With the rising demand for hydropower energy, China has built numerous concrete‐faced rockfill dams (CFRDs) with considerable heights. The potential failure pattern of the concrete face slab is the key to the safety of the anti‐seepage system. However, engineers commonly employ an elastic relationship to model the concrete face slab for simplicity, which induces inaccurate estimation of the face slab's stresses, especially under seismic conditions. On the other hand, the existing elastoplastic models for concrete often require complex derivation of the necessary formula and thus are difficult to apply to finite element (FE) analysis. Under the comprehensive action of the upstream water, supporting rockfill, and surrounding mountains, the damage mode of the quasibrittle concrete slab is not a tensile mode but a compressive shearing mode.
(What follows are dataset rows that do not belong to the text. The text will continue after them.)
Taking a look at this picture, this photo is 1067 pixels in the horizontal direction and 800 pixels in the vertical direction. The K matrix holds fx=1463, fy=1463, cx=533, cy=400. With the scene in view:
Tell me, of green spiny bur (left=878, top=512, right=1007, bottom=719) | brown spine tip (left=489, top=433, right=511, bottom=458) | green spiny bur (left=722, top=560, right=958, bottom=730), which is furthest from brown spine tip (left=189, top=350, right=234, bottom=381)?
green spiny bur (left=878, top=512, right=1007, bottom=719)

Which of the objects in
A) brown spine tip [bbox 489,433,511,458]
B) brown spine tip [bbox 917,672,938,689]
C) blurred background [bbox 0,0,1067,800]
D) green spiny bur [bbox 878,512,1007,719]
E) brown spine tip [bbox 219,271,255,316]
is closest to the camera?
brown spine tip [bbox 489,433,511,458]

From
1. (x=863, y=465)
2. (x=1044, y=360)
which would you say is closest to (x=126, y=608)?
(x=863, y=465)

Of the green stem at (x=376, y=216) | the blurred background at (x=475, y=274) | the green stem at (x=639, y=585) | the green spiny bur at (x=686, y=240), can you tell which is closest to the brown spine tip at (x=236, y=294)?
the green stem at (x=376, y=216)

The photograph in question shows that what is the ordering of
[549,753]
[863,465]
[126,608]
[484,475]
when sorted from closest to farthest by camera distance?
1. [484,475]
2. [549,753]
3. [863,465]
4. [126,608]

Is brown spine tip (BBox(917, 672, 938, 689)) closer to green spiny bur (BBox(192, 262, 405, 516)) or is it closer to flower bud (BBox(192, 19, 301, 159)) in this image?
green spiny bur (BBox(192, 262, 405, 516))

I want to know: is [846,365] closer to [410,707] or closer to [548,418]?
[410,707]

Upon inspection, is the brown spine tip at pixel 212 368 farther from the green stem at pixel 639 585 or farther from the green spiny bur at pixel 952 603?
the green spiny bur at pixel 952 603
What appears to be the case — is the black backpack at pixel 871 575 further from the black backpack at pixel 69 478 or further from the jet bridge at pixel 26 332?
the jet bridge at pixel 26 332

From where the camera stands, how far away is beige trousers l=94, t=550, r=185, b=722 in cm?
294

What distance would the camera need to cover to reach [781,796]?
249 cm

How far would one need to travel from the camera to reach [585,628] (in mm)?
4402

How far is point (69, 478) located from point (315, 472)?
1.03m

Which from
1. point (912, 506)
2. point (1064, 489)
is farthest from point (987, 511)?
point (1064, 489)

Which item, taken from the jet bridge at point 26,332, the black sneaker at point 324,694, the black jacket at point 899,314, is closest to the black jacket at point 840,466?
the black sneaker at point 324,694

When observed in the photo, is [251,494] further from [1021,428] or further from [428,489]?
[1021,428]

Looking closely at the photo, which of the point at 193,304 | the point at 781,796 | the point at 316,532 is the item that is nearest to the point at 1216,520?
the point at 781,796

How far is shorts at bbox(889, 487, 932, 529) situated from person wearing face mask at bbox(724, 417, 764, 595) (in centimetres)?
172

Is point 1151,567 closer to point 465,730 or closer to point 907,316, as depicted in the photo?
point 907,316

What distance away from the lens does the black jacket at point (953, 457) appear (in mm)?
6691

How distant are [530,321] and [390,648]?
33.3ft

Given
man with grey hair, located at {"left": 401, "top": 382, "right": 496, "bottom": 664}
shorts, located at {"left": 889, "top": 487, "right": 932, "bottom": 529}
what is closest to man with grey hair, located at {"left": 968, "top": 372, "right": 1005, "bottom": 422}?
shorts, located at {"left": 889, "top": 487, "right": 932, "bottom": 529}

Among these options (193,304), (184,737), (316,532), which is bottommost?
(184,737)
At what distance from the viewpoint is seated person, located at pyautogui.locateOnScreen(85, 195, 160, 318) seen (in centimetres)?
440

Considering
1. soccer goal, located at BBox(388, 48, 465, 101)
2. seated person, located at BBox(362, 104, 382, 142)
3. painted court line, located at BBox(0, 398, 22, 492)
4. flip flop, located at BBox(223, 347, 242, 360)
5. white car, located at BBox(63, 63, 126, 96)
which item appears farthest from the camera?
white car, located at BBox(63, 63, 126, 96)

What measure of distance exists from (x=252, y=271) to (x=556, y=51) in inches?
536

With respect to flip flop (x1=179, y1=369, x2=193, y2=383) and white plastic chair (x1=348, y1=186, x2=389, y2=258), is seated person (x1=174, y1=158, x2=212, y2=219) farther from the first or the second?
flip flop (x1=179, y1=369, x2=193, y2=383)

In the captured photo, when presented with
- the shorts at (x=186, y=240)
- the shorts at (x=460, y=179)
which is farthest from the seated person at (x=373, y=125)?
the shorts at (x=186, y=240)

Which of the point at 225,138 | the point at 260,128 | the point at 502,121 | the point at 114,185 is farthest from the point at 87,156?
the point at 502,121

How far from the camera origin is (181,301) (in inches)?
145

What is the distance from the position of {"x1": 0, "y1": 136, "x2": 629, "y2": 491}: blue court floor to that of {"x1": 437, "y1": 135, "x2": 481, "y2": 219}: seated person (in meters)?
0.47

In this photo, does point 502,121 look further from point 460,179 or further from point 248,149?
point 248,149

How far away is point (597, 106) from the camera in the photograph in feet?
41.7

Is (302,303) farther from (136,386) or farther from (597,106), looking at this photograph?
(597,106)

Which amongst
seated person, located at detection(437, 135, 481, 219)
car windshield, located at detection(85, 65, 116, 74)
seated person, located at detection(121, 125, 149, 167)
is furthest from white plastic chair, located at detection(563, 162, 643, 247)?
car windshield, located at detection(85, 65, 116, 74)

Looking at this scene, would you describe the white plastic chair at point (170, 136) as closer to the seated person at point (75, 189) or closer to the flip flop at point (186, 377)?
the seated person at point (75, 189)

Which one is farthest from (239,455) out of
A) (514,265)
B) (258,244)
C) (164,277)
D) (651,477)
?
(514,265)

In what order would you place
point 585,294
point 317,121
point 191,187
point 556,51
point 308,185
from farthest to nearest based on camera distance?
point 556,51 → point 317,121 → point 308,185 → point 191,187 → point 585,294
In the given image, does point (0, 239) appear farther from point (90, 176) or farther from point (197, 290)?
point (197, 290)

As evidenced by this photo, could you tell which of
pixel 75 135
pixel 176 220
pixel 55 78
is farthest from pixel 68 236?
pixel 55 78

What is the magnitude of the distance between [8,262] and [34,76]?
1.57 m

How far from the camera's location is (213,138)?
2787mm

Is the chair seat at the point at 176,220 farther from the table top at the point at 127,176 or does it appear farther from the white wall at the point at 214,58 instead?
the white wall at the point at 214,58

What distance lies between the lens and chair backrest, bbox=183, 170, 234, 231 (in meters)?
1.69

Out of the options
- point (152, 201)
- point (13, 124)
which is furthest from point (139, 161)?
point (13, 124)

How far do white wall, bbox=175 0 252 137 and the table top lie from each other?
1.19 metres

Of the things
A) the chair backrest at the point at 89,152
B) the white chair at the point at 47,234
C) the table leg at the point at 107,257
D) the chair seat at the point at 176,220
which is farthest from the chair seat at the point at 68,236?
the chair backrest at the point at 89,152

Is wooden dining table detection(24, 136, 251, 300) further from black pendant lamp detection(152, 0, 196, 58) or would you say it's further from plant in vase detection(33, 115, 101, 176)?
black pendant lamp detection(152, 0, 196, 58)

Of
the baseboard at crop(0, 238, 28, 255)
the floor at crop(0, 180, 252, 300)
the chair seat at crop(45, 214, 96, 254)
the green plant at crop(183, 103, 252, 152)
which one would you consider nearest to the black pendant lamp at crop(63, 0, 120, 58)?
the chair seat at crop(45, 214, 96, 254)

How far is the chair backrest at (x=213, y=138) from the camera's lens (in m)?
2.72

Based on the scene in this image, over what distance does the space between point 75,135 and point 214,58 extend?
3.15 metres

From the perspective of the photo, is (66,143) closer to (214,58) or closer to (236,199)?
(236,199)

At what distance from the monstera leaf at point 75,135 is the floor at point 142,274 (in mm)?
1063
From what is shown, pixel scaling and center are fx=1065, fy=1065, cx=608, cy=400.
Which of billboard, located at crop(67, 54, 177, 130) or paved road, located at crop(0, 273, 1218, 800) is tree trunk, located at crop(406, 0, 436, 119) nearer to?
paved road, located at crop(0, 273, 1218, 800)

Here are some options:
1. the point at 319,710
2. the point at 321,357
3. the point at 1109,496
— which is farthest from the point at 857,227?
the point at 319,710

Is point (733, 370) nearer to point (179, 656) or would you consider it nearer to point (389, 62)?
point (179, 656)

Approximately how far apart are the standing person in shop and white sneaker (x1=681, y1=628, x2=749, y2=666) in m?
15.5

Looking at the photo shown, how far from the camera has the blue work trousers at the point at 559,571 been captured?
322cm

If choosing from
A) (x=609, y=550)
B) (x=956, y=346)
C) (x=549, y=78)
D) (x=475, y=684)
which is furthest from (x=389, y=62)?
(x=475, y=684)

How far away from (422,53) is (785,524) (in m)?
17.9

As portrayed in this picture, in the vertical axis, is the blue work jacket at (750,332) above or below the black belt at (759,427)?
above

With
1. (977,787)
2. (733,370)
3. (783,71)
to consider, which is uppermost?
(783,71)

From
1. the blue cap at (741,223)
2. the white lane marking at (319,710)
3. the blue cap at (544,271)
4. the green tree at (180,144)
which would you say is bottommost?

Therefore, it is urgent to establish an elastoplastic model that is adapted to the actual working environment of the slab and easy to apply. To this end, a generalized plasticity model is developed within the phenomenology modeling concept, which is validated at both the experimental level and application level. The results indicate that three‐dimensional stress‒strain behaviors, such as the strength nonlinearity, prepeak dilatancy, and postpeak softening, can be effectively captured. In addition, the seismic characteristics of a 200‐m high CFRD are numerically investigated. The findings show that the slab's stress accumulation can be reflected during the earthquake and that the final stress distribution conforms to the field observations. The conclusions of this paper provide a reliable reference for the seismic resistance design of CFRDs. [ABSTRACT FROM AUTHOR]